Abruzzo wine: affordable and exceptional
Marion and I were out for a quiet dinner together last week. We went to one of our favourite places in Bristol to try out a new restaurant that we had heard good things about in Wapping Wharf, an area I love not just because it is a vibrant part of the old dockland but because it is bucking the trend of globalisation. I hate to see new developments – and indeed existing retail areas – that pander to the balance sheets of large multi-national chains of shops and restaurants that have squeezed out the independents. In Wapping Wharf there is no chain to be seen. A friend of mine, Phil Haughton, runs the Better Food Company who have an organic store there (visit it if you have not done so) and he tells me this is a conscious decision of the developer, Umberslade.
It is also the location of CARGO, Bristol’s first retail yard made of converted shipping containers. In one of these shipping containers is our destination for the evening – BOX-E – a tiny 14 seat restaurant. We ate well and it was a thoroughly enjoyable experience. With interest, and some pride, I noticed that they had a bottle of wine from our local vineyard, San Lorenzo, on the wine list that the waiter was raving about. It was a wine (that I see often in Abruzzo) that is made without any sulphur, the most widely used and controversial additive in winemaking. The main function of sulphur is to inhibit or kill unwanted yeasts and bacteria, and to protect wine from oxidation. Few winemakers are brave enough to make wine without it.
It was nice to see the connection with Abruzzo but I was also struck by the degree to which we accept huge mark-ups on the cost of wine when we eat out. The wine from San Lorenzos that was on the wine list I have bought for 10 euros in our local town (where the vineyard has a shop) and was being charged out at £33.00 for the very same bottle. Something is wrong here.

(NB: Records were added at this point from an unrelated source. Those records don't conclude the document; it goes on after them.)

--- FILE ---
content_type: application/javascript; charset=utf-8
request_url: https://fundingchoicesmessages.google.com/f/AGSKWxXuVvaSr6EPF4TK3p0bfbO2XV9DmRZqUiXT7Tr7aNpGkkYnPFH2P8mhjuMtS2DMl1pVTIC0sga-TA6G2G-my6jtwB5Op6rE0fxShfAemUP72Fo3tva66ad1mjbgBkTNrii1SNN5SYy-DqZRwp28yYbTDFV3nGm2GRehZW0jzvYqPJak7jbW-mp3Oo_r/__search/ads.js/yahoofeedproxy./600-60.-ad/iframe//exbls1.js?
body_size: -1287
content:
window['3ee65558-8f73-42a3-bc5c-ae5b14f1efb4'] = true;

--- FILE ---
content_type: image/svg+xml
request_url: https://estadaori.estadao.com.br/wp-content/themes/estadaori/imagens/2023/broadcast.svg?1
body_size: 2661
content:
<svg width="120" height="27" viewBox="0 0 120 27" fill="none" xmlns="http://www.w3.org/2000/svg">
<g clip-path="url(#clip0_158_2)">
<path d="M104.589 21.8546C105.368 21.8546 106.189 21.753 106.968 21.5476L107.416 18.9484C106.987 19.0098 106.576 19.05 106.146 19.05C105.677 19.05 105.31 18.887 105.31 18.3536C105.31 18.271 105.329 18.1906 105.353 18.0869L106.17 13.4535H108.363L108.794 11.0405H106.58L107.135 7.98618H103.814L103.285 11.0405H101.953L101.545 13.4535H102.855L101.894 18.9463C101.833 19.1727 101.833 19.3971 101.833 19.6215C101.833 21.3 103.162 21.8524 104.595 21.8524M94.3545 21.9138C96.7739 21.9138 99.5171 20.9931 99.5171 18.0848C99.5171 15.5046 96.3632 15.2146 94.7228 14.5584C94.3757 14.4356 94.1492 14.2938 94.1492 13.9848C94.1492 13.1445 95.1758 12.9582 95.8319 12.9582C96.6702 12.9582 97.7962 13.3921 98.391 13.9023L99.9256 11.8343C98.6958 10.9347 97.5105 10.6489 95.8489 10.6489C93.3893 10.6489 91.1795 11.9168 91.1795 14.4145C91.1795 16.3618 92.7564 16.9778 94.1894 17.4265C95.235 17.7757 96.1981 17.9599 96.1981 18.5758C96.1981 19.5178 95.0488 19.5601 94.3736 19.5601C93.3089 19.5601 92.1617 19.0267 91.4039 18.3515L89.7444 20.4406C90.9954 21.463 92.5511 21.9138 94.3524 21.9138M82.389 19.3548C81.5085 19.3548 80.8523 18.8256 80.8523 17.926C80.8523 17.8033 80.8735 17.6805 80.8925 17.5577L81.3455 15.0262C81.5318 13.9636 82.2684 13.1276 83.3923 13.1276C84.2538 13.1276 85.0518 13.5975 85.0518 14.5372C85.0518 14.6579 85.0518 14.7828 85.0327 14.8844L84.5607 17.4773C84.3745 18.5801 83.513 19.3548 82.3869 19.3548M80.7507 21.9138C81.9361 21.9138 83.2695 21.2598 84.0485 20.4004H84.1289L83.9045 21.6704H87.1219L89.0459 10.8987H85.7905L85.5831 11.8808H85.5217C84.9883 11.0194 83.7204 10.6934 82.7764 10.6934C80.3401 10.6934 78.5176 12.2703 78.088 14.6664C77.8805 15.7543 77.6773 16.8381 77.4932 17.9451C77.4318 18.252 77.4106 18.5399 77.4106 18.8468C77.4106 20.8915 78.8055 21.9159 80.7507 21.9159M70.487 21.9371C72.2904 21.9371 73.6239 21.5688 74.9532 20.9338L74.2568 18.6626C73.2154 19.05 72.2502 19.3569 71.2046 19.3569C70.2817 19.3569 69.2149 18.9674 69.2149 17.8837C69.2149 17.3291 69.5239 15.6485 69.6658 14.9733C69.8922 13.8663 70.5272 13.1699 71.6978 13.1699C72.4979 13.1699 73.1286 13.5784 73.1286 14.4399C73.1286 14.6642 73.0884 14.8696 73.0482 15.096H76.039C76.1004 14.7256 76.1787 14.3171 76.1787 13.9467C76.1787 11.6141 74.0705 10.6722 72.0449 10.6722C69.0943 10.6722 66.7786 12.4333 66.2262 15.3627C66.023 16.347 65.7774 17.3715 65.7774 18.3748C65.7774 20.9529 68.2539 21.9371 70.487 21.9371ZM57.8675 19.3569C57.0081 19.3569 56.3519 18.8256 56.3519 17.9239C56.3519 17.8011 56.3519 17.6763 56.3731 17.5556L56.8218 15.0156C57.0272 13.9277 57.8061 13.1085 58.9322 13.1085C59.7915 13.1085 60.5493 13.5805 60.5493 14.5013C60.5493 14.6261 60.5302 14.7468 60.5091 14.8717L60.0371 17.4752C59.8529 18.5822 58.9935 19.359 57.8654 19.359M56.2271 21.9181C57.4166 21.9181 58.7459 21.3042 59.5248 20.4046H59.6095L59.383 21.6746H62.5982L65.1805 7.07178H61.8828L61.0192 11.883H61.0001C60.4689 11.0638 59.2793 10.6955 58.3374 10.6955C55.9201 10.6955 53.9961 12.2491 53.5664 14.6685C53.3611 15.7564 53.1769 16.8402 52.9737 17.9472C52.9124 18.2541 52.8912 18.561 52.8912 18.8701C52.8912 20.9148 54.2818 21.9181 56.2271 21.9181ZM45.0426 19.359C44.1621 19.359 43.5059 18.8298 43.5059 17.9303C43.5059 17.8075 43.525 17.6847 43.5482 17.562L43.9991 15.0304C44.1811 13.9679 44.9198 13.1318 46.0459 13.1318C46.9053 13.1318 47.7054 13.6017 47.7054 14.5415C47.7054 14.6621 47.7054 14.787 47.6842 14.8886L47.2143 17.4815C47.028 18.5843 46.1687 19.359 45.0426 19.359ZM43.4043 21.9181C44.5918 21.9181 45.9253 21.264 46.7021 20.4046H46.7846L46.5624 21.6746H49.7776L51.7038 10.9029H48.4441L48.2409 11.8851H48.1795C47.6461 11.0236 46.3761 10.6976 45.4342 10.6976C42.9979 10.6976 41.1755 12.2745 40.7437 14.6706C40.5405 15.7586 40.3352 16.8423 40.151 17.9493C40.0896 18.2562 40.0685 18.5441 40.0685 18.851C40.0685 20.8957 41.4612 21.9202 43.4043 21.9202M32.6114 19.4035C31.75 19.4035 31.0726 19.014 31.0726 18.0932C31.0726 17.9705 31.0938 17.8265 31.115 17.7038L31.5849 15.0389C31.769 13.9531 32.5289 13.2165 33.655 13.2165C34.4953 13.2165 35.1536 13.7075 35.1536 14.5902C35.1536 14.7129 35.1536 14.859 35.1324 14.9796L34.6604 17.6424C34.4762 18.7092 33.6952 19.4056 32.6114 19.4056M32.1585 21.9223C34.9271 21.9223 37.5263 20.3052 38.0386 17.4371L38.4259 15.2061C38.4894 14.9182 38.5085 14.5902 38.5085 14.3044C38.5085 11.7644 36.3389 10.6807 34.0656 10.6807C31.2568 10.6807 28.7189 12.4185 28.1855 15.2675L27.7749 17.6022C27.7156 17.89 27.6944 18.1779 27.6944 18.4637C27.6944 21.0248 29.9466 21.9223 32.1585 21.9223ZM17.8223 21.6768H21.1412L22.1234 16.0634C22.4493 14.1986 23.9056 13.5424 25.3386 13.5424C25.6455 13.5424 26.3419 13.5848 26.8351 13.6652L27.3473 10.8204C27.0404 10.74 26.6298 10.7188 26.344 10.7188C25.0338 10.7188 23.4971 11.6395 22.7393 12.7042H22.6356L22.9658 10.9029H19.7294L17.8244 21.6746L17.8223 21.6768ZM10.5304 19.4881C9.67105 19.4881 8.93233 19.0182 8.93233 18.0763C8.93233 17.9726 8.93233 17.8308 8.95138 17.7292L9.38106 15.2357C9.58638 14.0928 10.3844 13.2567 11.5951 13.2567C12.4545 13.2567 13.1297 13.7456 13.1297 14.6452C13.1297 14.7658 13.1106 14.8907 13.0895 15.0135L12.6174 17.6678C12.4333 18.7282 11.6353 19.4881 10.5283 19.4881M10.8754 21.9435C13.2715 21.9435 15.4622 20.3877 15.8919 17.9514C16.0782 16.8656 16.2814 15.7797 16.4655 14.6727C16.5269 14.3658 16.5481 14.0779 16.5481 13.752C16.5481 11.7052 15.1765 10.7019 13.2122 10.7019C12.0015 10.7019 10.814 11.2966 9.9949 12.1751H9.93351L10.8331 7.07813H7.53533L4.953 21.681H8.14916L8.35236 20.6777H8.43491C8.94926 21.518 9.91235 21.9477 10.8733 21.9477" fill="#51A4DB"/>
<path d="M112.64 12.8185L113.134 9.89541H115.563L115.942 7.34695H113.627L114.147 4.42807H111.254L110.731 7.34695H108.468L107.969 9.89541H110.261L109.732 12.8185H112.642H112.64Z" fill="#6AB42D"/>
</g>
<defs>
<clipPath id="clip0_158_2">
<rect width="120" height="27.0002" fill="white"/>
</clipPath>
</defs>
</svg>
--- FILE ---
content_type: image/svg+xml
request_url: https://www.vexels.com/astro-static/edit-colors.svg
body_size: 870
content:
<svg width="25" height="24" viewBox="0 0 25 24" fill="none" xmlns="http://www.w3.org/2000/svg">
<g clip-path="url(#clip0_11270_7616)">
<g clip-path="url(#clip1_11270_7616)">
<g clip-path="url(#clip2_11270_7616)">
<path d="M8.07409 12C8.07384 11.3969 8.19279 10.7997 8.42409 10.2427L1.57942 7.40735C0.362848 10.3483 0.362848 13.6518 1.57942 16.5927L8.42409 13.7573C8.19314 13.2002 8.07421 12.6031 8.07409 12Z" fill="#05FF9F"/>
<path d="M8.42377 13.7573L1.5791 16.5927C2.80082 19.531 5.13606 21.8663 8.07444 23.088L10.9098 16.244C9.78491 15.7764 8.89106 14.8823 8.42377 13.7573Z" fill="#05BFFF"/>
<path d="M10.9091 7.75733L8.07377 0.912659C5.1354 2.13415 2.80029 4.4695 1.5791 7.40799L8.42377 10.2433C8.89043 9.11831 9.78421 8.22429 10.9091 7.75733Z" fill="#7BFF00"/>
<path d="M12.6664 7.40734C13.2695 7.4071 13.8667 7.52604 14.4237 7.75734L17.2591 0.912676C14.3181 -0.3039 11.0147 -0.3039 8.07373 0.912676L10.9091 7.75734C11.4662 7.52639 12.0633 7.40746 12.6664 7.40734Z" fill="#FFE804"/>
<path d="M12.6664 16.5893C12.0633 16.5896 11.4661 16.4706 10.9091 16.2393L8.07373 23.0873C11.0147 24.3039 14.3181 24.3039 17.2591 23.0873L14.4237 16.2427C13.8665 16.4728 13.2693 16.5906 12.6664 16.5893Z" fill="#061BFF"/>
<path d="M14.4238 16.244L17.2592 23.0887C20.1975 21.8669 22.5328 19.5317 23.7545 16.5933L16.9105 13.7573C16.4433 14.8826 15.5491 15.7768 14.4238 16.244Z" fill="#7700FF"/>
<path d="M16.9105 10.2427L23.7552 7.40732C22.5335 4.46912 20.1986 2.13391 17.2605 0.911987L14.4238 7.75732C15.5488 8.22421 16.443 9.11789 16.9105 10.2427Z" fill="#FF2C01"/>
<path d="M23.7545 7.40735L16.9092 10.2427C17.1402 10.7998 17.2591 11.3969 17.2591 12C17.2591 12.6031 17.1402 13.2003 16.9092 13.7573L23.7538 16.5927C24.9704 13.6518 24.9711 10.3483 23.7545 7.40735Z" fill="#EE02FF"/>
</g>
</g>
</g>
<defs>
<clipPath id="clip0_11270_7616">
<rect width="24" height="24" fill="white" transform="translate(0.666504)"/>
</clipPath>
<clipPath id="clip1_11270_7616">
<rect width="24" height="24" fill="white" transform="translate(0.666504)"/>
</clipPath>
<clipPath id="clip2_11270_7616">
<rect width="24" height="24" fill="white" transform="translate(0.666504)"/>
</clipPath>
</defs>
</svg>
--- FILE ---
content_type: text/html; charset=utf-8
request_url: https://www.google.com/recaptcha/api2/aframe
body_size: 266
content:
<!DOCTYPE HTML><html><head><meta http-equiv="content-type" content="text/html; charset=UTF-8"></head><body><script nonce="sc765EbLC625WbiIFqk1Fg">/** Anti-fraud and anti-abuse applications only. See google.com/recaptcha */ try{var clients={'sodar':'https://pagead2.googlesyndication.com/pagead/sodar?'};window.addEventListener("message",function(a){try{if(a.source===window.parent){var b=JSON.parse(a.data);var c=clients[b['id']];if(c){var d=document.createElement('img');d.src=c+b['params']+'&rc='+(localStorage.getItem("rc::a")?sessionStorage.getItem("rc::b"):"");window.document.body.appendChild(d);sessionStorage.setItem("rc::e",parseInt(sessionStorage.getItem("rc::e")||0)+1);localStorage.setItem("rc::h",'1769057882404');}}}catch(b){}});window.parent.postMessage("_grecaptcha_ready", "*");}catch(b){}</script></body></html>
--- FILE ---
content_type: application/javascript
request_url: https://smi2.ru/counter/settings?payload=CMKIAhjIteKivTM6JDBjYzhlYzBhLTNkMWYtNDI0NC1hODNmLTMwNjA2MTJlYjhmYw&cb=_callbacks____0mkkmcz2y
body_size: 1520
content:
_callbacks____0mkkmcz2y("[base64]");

And whilst on the subject of wine I am often asked about the connection between the most common wine from Abruzzo that we see outside of Italy, Montepulciano D'Abruzzo, with the town in Tuscany of the same name. My father who lived in Tuscany (not far from Montepulciano) up until his death a few years ago used to rib me about what he saw as the theft of their local grape and the use of the name of his neighbouring town, Montepulciano.
In fact, there is no connection at all. Vino Nobile di Montepulciano might share the same name but is made not from the Montepulciano grape; it is a completely different grape called Sangiovese. At one time it was believed that the Montepulciano grape and Sangiovese may have been related. While this relationship has proven false, it is still not known how the dominant grape of Abruzzo took the name of the Tuscan town.
More guests to Casa del Colle are showing an interest in visiting vineyards whilst staying there so I have just updated our website with more information about wine and wineries.